Only the lines from the one containing "Is the brown" through the end of the data below should be copied, each exactly as written and with both ends kept.

* _Data records_:

** begin **

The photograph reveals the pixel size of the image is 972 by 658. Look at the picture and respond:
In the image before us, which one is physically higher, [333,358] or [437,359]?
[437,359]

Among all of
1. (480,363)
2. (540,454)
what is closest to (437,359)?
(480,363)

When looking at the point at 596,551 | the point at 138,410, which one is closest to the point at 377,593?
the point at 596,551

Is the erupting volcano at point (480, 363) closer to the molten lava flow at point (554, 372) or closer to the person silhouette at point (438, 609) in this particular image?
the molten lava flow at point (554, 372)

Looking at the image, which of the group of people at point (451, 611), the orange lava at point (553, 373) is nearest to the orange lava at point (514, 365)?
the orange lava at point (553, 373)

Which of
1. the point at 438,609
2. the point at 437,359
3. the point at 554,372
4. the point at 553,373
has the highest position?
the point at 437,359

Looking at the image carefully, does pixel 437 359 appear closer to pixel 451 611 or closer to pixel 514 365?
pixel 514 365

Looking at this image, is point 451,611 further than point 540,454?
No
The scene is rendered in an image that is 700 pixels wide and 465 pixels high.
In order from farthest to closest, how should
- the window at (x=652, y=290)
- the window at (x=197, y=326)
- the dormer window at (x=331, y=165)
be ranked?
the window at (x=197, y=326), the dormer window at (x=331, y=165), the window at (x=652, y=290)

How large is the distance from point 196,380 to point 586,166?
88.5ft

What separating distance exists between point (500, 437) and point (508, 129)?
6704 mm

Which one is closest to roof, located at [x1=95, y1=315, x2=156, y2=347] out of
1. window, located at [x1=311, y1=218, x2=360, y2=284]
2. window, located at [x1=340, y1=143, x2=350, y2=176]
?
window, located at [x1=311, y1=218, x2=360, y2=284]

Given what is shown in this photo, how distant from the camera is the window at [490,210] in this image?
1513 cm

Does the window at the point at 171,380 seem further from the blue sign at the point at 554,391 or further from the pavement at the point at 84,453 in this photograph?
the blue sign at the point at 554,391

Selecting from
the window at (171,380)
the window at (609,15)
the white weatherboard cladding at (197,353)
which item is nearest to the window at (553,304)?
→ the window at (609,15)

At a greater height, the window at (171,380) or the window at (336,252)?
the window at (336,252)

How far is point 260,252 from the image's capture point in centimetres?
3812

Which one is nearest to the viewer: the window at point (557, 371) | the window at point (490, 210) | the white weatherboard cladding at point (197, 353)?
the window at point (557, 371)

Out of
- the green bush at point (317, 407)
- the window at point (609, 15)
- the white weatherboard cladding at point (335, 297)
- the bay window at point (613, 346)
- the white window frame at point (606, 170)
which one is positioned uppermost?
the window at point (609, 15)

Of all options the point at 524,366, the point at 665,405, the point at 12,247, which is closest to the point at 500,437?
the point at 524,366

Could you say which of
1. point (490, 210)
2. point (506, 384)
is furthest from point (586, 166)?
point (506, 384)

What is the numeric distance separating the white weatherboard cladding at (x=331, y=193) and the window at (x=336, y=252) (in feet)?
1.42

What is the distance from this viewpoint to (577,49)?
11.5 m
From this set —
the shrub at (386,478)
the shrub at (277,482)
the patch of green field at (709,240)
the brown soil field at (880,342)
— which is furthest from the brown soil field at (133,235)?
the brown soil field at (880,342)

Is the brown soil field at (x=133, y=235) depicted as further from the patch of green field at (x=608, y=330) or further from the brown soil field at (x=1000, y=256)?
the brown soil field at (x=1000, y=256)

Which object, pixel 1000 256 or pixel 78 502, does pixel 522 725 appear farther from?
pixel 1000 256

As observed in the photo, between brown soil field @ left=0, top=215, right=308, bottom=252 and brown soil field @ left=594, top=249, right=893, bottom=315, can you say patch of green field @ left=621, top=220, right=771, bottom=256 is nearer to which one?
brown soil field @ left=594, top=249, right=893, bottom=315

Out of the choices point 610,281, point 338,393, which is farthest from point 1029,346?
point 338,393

** end **

* _Exercise answer_:
Is the brown soil field at (x=133, y=235) depicted as further from the patch of green field at (x=608, y=330) or further from the brown soil field at (x=1000, y=256)?
the brown soil field at (x=1000, y=256)

Which object, pixel 1000 256 or pixel 78 502, does pixel 522 725 appear farther from?
pixel 1000 256

As observed in the photo, between brown soil field @ left=0, top=215, right=308, bottom=252 and brown soil field @ left=594, top=249, right=893, bottom=315, can you say patch of green field @ left=621, top=220, right=771, bottom=256 is nearer to which one?
brown soil field @ left=594, top=249, right=893, bottom=315

Out of the choices point 610,281, point 338,393, which is farthest from point 1029,346?
point 338,393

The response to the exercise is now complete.